*** SELECTED EXCERPT ***

Ch. 4 Flashcards
Class Designation
A class designation is a beneficiary group designation (for example, all of my children), opposed to specifying one or more beneficiaries by name
Common Disaster Provision
ensures a policy owner if both the insured and the primary beneficiary die within a short period of time, the death benefits will be paid to the contingent beneficiary. It also states that the primary beneficiary must outlive the insured by a specified period of time in order to receive the proceeds
Contingent (secondary) beneficiary
The contingent beneficiary is the beneficiary second in line to receive death benefit proceeds if the primary beneficiary dies before the insured
Earned Premium
the amount of premium paid by the policyowner for policy coverage or insurance protection received up to this point
Expense Factor
a measure of what it costs an insurance company to operate, AKA loading charge
Excess Intrest
Whole Life Insurance: This type of policy often guarantees a minimum interest rate on the cash value. Any additional interest earned beyond this guaranteed rate is considered excess interest
Fixed amount installment option
pays a fixed death benefit in specified installment amounts until the principal and interest are exhausted
Fixed/Level premium
premium amount that remains constant throughout the life of the policy. More periodic payments = higher total premium
Fixed period or period certain settlement option
A fixed period or period in which a certain settlement option pays the death benefit proceeds in equal installments over a set period of years
Graded Premium
A graded premium in life insurance is a payment structure where the premiums start out lower in the initial years of the policy and gradually increase over time
Gross (annual) Premium
the total amount a policyholder pays for their life insurance policy
Interest factor
The interest factor is the calculation for determining the amount of interest an insurance company can expect to earn from investing insurance premiums
Interest only option
settlement option where the death benefit is not paid out immediately as a lump sum. Instead, the insurance company holds the death benefit and pays the beneficiary regular interest payments on that amount. The beneficiary can choose to receive these interest payments for a specified period or until they decide to withdraw the principal. Eventually, the principal amount will be paid out, either in a lump sum or according to another payment option selected by the beneficiary
Joint and survivor option
payout option designed for two beneficiaries, often spouses. Under this option, the insurance policy pays benefits to the surviving beneficiary after the first person passes away. Once the first beneficiary dies, the survivor continues to receive income from the policy, typically at a reduced rate compared to the original payment
Life income option
The life income option is a death benefit settlement option which provides the beneficiary with an income that they cannot outlive. Installment payments are guaranteed for as long as the recipient lives. The amount of each installment is based on the recipient’s life expectancy and the amount of principal
Life Settlement
A life settlement is an agreement in which a policyholder sells or transfers ownership in all or part of a life insurance policy to a third party for compensation that is less than the expected death benefit of the policy
Modified Premium
Modified premium is a premium funding option characterized by an initial premium that is lower than it should be during an introductory period of time (usually the first three to five years). After this time, the premium will increase to an amount greater than what the initial level premium would have been and then remains level or constant for the life of the policy
Morbidity Rate
The morbidity rate demonstrates the incidence and extent of disability that may be expected from a given group of people
Mortality Rate
A mortality rate is the measure of the number of deaths (in general, or due to a specific cause) in some population, scaled to the size of that population, per unit time
Net payment cost index
formula used to determine the actual cost of a policy for a policyowner
Net (single) premium
calculation used to calculate an insurer’s policy reserves
PER CAPITA (By the head)

*** AVAILABLE DATA ***

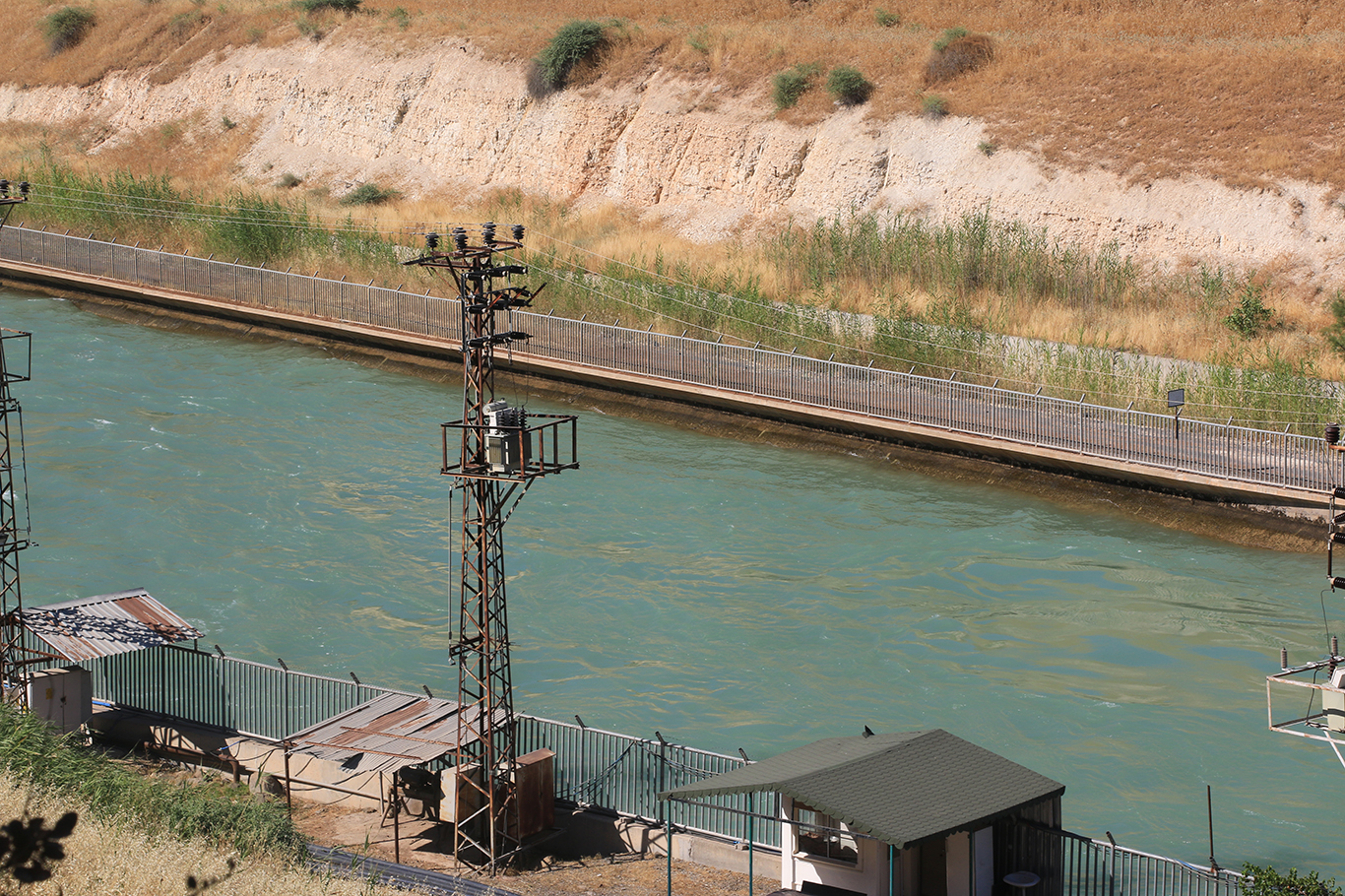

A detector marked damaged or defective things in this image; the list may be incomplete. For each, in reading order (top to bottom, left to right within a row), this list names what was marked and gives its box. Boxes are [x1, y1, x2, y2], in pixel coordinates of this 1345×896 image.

rusty electrical pylon [408, 226, 583, 878]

***

## [TRY IT]
Extend the life insurance flashcards past their final line, keeping the same term-and-definition pattern. The data above was drawn from a separate source unrelated to the text.

## [FINAL ANSWER]
Per capita evenly distributes benefits among all named living beneficiaries (i.e., all living children)
PER STRIPES (By the bloodline)
Per stirpes evenly distributes benefits amongst an insured’s according to the family line, branch, or root (i.e., children and grandchildren)
Premium mode
The premium mode is the frequency in which a policyowner elects to pay premiums
Primary Beneficiary
The primary beneficiary is the first beneficiary in line to receive benefit proceeds upon the death of an insured
Policy Proceeds
Policy proceeds is the amount actually paid as a death, surrender, or maturity benefit
Death Benefit (policy proceeds)
includes the face value plus any earned dividends less any outstanding loans and interest
Surrender Benefit (policy proceeds)
the amount includes any cash value, minus surrender charges, and outstanding loans and interest
Maturity (policy proceeds)
the benefit amount includes the cash value less any outstanding loans and interest
Reserves
An insurer’s reserve is the money set aside (required by the state’s insurance laws) to pay future claims
Revocable Beneficiary
A revocable beneficiary is a beneficiary that the policy owner may change at any time without notifying or getting permission from the beneficiary
Settlement options (5)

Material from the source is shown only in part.